Lines of data
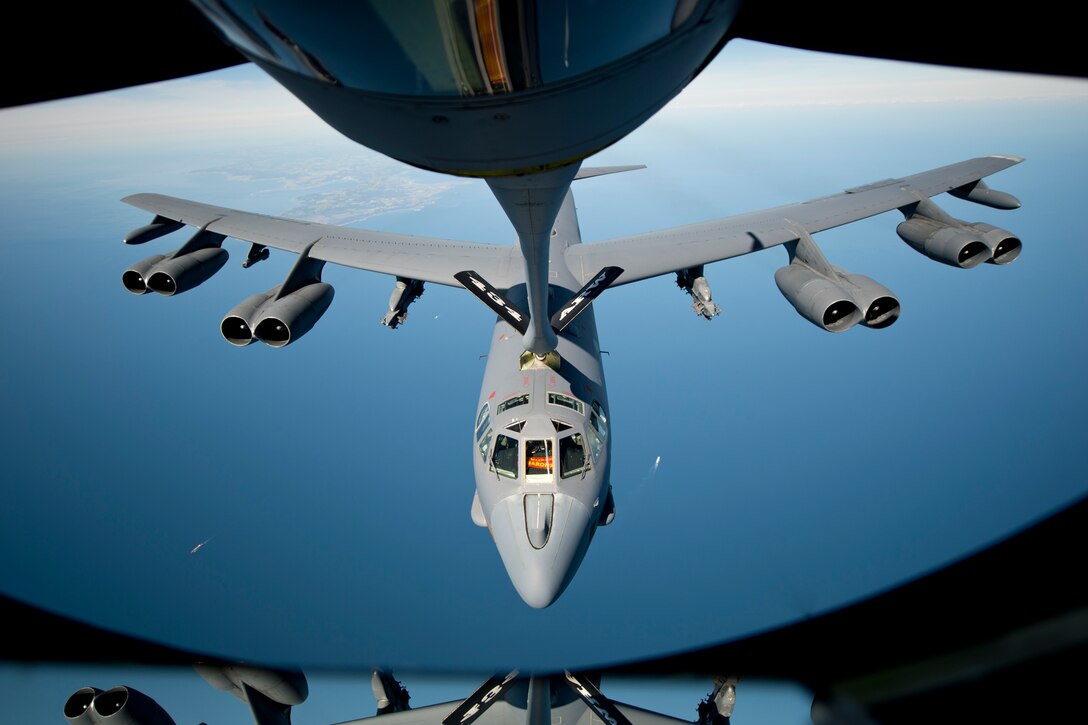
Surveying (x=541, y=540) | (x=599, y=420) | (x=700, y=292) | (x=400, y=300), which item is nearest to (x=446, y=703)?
(x=541, y=540)

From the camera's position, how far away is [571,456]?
725 cm

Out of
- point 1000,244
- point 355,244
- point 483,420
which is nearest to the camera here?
point 483,420


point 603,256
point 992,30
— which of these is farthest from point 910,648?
point 603,256

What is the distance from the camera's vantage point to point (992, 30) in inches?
112

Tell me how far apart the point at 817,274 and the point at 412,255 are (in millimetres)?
7762

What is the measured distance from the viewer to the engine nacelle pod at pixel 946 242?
1004 centimetres

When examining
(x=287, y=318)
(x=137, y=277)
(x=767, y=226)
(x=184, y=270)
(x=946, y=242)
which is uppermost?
(x=767, y=226)

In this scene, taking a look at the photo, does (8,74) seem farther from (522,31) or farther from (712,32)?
(712,32)

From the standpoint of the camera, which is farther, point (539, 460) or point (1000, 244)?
point (1000, 244)

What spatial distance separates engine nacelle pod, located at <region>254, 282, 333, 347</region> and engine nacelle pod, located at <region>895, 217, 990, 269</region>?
37.2ft

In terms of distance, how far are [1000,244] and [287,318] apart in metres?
12.4

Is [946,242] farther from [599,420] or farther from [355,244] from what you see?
[355,244]

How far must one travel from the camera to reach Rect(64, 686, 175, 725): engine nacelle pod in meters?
3.89

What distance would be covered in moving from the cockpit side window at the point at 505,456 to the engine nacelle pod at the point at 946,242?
8.88m
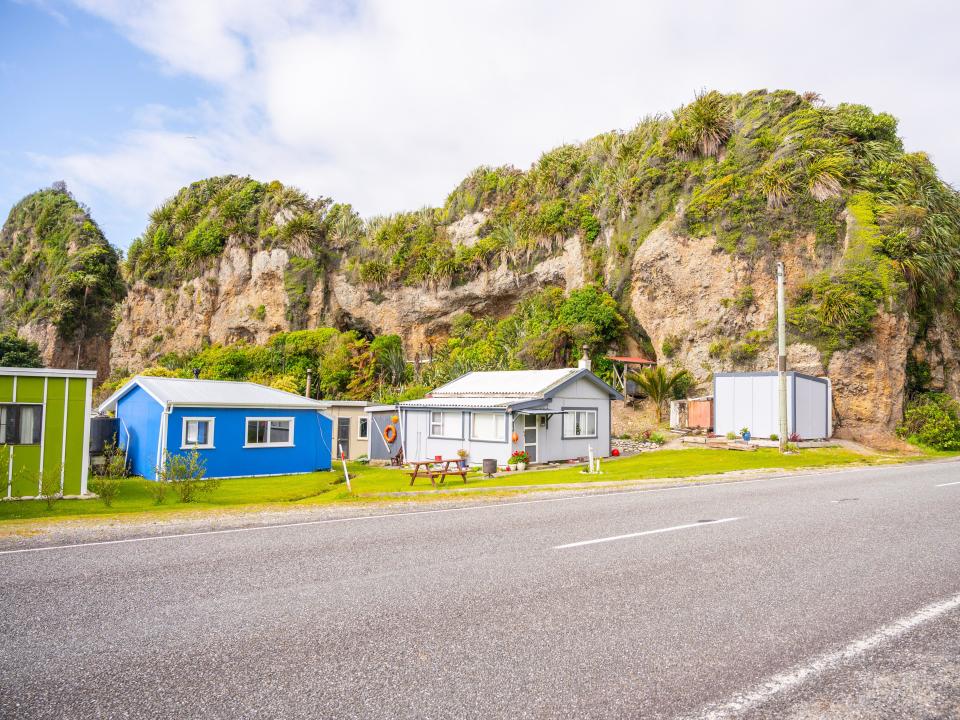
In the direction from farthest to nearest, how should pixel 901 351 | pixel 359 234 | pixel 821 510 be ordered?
1. pixel 359 234
2. pixel 901 351
3. pixel 821 510

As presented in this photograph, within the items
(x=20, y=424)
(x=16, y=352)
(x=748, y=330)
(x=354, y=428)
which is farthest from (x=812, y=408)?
(x=16, y=352)

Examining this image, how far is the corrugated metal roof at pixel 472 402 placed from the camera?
26.3 m

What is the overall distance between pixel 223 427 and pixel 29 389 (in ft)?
23.9

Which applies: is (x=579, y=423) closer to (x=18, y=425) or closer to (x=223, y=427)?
(x=223, y=427)

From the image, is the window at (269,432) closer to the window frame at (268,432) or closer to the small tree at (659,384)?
the window frame at (268,432)

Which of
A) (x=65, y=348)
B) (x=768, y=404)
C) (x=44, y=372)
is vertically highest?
(x=65, y=348)

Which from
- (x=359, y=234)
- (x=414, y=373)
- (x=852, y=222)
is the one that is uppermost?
(x=359, y=234)

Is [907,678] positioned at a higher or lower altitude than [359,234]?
lower

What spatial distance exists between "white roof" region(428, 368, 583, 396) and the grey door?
4508 millimetres

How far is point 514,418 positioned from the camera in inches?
1038

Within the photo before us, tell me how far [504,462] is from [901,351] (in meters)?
23.9

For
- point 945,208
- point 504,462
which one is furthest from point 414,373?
point 945,208

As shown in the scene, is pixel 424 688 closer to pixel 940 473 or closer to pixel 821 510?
pixel 821 510

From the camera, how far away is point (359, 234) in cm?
6400
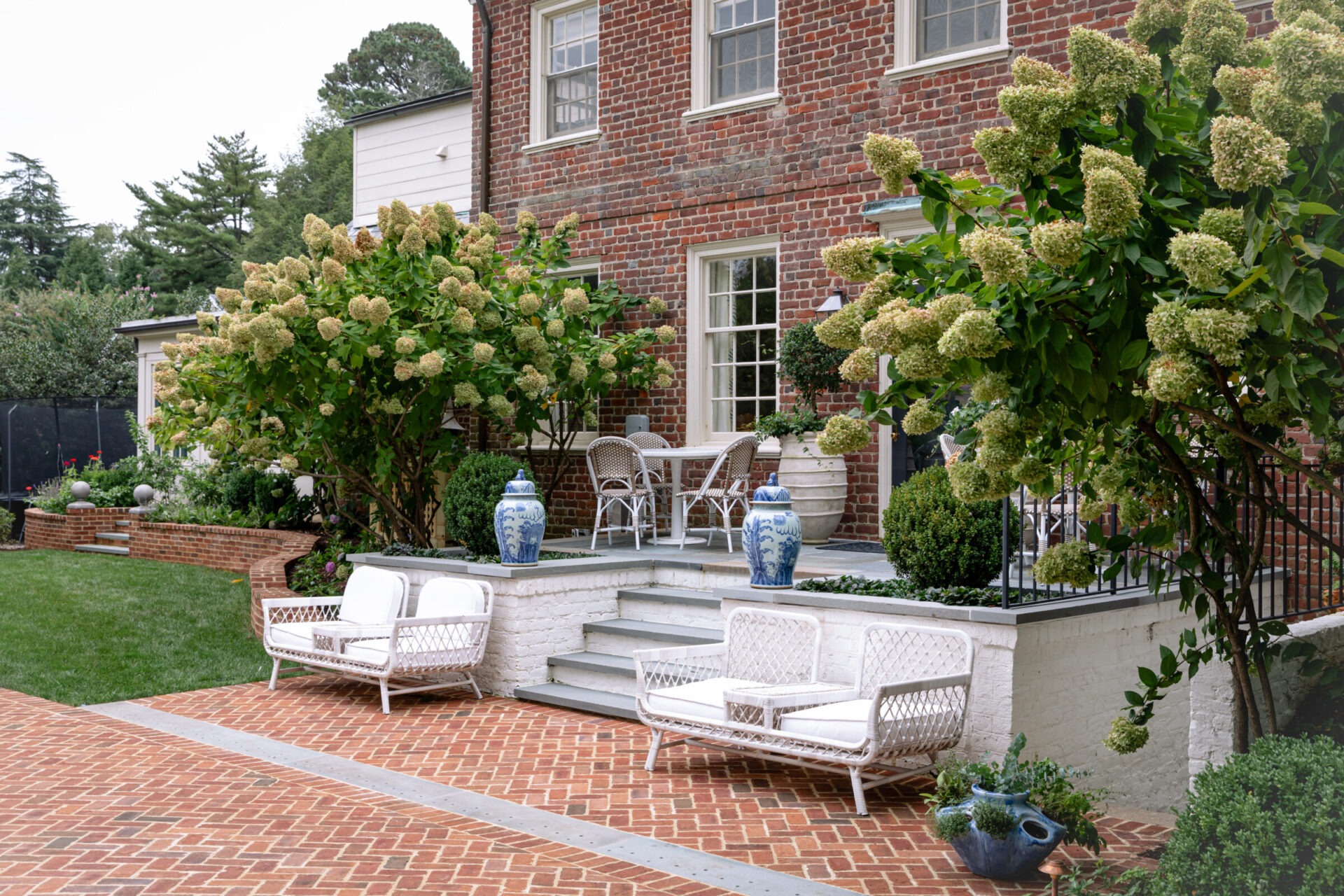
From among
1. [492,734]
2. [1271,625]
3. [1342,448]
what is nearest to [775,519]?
[492,734]

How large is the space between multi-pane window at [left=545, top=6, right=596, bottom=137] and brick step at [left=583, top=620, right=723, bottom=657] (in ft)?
21.0

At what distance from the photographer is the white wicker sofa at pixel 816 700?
17.7 ft

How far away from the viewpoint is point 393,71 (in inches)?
1650

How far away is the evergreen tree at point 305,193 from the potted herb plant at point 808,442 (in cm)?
2701

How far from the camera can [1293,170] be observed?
288 centimetres

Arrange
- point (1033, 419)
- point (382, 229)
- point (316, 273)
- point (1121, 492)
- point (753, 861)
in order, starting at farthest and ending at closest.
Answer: point (316, 273) < point (382, 229) < point (753, 861) < point (1121, 492) < point (1033, 419)

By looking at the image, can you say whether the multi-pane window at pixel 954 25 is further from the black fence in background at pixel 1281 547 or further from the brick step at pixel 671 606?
the brick step at pixel 671 606

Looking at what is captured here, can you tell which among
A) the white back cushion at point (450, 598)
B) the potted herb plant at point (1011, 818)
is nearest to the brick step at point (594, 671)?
the white back cushion at point (450, 598)

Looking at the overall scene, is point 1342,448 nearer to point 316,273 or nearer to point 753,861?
point 753,861

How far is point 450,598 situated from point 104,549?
10498 millimetres

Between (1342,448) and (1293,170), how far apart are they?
1282mm

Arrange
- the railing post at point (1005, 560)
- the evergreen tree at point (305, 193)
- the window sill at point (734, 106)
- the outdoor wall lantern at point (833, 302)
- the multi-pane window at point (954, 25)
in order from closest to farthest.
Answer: the railing post at point (1005, 560)
the multi-pane window at point (954, 25)
the outdoor wall lantern at point (833, 302)
the window sill at point (734, 106)
the evergreen tree at point (305, 193)

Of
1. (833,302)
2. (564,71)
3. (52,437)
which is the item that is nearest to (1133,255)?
(833,302)

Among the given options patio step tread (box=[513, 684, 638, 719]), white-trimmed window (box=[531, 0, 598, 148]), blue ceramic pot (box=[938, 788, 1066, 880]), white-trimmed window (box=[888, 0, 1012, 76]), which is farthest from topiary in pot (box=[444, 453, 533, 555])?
blue ceramic pot (box=[938, 788, 1066, 880])
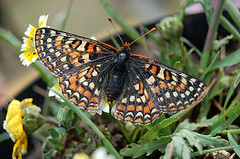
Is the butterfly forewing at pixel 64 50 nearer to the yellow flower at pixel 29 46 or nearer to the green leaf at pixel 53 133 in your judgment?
Result: the yellow flower at pixel 29 46

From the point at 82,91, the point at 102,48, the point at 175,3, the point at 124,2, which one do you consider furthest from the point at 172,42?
the point at 124,2

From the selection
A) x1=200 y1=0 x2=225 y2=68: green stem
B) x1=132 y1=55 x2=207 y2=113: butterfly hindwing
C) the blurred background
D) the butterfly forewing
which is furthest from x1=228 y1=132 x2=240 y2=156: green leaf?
the blurred background

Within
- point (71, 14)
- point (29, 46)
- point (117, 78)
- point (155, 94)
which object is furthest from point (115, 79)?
point (71, 14)

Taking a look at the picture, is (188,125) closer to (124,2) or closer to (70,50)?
(70,50)

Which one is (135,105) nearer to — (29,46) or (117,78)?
(117,78)

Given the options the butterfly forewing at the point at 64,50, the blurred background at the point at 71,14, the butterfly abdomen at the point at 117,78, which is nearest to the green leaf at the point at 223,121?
the butterfly abdomen at the point at 117,78

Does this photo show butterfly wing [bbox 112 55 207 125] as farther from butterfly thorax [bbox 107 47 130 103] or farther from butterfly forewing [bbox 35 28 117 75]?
butterfly forewing [bbox 35 28 117 75]
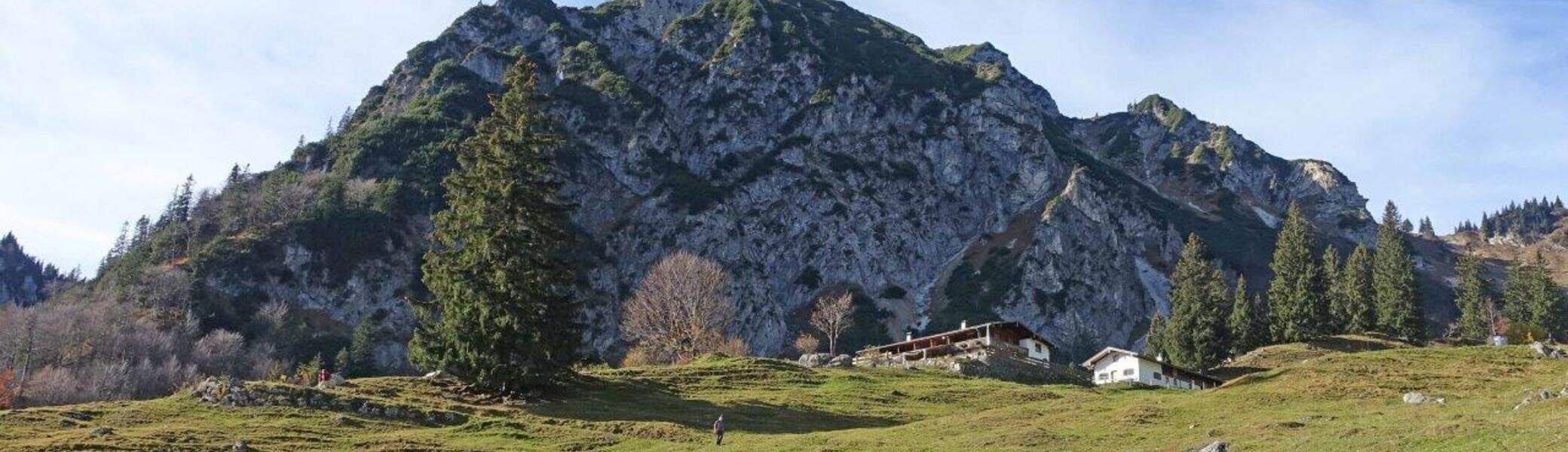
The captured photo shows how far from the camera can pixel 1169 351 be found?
4245 inches

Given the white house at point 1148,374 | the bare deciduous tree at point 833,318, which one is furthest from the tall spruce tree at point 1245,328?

■ **Job**
Reproduce all of the lines of data above word for word, leaving out the pictures.

■ **Solution to this task**
Surveying (x=541, y=540) | (x=599, y=420) | (x=700, y=292) | (x=400, y=300), which item is nearest to (x=446, y=703)?
(x=541, y=540)

From the camera's position, how far away is [571,456]?
725 cm

Out of
- point 1000,244
- point 355,244
- point 483,420
which is nearest to the camera here?
point 483,420


point 603,256
point 992,30
— which of these is farthest from point 910,648?
point 603,256

What is the distance from the camera's vantage point to point (992, 30) in inches?
112

Tell me how far apart the point at 817,274 and the point at 412,255 are (in millimetres)?
7762

What is the measured distance from the viewer to the engine nacelle pod at pixel 946 242?
1004 centimetres

When examining
(x=287, y=318)
(x=137, y=277)
(x=767, y=226)
(x=184, y=270)
(x=946, y=242)
which is uppermost?
(x=767, y=226)

In this scene, taking a look at the photo, does (8,74) seem farther from (522,31) or farther from (712,32)?
(712,32)

From the standpoint of the camera, which is farther, point (539, 460) or point (1000, 244)?
point (1000, 244)

What spatial distance separates engine nacelle pod, located at <region>254, 282, 333, 347</region> and engine nacelle pod, located at <region>895, 217, 990, 269</region>?
37.2ft

In terms of distance, how far are [1000,244] and [287,318] apart in metres?
12.4

Is [946,242] farther from [599,420] or farther from [355,244] from what you see?
[355,244]

How far must one travel from the camera to reach Rect(64, 686, 175, 725): engine nacelle pod in meters?
3.89

What distance would be covered in moving from the cockpit side window at the point at 505,456 to the engine nacelle pod at the point at 946,242?
8.88m
In the direction from farthest to nearest, how should pixel 901 351 | pixel 359 234 | pixel 821 510 be ordered?
1. pixel 359 234
2. pixel 901 351
3. pixel 821 510

As presented in this photograph, within the items
(x=20, y=424)
(x=16, y=352)
(x=748, y=330)
(x=354, y=428)
which is farthest from (x=812, y=408)?
(x=16, y=352)

Examining this image, how far is the corrugated metal roof at pixel 472 402 placed from the camera?
26.3 m

What is the overall distance between pixel 223 427 and pixel 29 389 (in ft)?
23.9

Which applies: is (x=579, y=423) closer to (x=18, y=425) or closer to (x=223, y=427)?
(x=223, y=427)

From the image, is the window at (269,432) closer to the window frame at (268,432) or closer to the small tree at (659,384)?
the window frame at (268,432)

Which of
A) (x=65, y=348)
B) (x=768, y=404)
C) (x=44, y=372)
is vertically highest?
(x=65, y=348)

Which from
- (x=359, y=234)
- (x=414, y=373)
- (x=852, y=222)
is the one that is uppermost?
(x=359, y=234)

Is [907,678] positioned at a higher or lower altitude than [359,234]?
lower

What spatial distance exists between "white roof" region(428, 368, 583, 396) and the grey door?
4508 millimetres

How far is point 514,418 positioned from the camera in inches?
1038

Within the photo before us, tell me how far [504,462] is from [901,351] (in meters)?
23.9

For
- point 945,208
- point 504,462
which one is furthest from point 414,373?
point 945,208

As shown in the scene, is pixel 424 688 closer to pixel 940 473 or closer to pixel 821 510?
pixel 821 510

From the camera, how far away is point (359, 234) in cm?
6400
From among
1. [492,734]
2. [1271,625]
3. [1342,448]
what is nearest to [775,519]?
[492,734]

How large is the space between multi-pane window at [left=545, top=6, right=596, bottom=137] and brick step at [left=583, top=620, right=723, bottom=657] (in ft)?
21.0

At what distance from the photographer is the white wicker sofa at pixel 816 700?
17.7 ft

How far away from the viewpoint is point 393,71 (in inches)?
1650

How far away is the evergreen tree at point 305,193 from the potted herb plant at point 808,442 (in cm)?
2701

How far from the camera can [1293,170] be observed?
288 centimetres

Arrange
- point (1033, 419)
- point (382, 229)
- point (316, 273)
- point (1121, 492)
- point (753, 861)
in order, starting at farthest and ending at closest.
Answer: point (316, 273) < point (382, 229) < point (753, 861) < point (1121, 492) < point (1033, 419)

By looking at the image, can you say whether the multi-pane window at pixel 954 25 is further from the black fence in background at pixel 1281 547 or further from the brick step at pixel 671 606?
the brick step at pixel 671 606

Looking at what is captured here, can you tell which among
A) the white back cushion at point (450, 598)
B) the potted herb plant at point (1011, 818)
is nearest to the brick step at point (594, 671)?
the white back cushion at point (450, 598)

Looking at the overall scene, is point 1342,448 nearer to point 316,273 or nearer to point 753,861?
point 753,861

How far is point 450,598 situated from point 104,549?
10498 millimetres

Between (1342,448) and (1293,170), how far apart are they?
1282mm

Arrange
- the railing post at point (1005, 560)
- the evergreen tree at point (305, 193)
- the window sill at point (734, 106)
- the outdoor wall lantern at point (833, 302)
- the multi-pane window at point (954, 25)
in order from closest to farthest.
Answer: the railing post at point (1005, 560)
the multi-pane window at point (954, 25)
the outdoor wall lantern at point (833, 302)
the window sill at point (734, 106)
the evergreen tree at point (305, 193)

Of
1. (833,302)
2. (564,71)
3. (52,437)
which is the item that is nearest to (1133,255)?
(833,302)

Among the given options patio step tread (box=[513, 684, 638, 719]), white-trimmed window (box=[531, 0, 598, 148]), blue ceramic pot (box=[938, 788, 1066, 880]), white-trimmed window (box=[888, 0, 1012, 76]), which is farthest from topiary in pot (box=[444, 453, 533, 555])?
blue ceramic pot (box=[938, 788, 1066, 880])
Is the butterfly forewing at pixel 64 50 nearer to the yellow flower at pixel 29 46 or nearer to the green leaf at pixel 53 133 in your judgment?
Result: the yellow flower at pixel 29 46

From the point at 82,91, the point at 102,48, the point at 175,3, the point at 124,2, which one do you consider furthest from the point at 172,42?
the point at 124,2

From the selection
A) x1=200 y1=0 x2=225 y2=68: green stem
B) x1=132 y1=55 x2=207 y2=113: butterfly hindwing
C) the blurred background
D) the butterfly forewing
which is furthest from x1=228 y1=132 x2=240 y2=156: green leaf?
the blurred background

Within
- point (71, 14)
- point (29, 46)
- point (117, 78)
- point (155, 94)
which object is furthest from point (115, 79)?
point (71, 14)

Taking a look at the picture, is (188,125) closer to (124,2) or closer to (70,50)?
(70,50)

Which one is (135,105) nearer to — (29,46) or (117,78)?
(117,78)

Given the options the butterfly forewing at the point at 64,50, the blurred background at the point at 71,14, the butterfly abdomen at the point at 117,78, which is nearest to the green leaf at the point at 223,121?
the butterfly abdomen at the point at 117,78

Does this photo show butterfly wing [bbox 112 55 207 125] as farther from butterfly thorax [bbox 107 47 130 103] or farther from butterfly forewing [bbox 35 28 117 75]?
butterfly forewing [bbox 35 28 117 75]
The captured photo shows how far from the camera can pixel 1169 351 be found?
4245 inches

Given the white house at point 1148,374 | the bare deciduous tree at point 833,318, which one is furthest from the tall spruce tree at point 1245,328?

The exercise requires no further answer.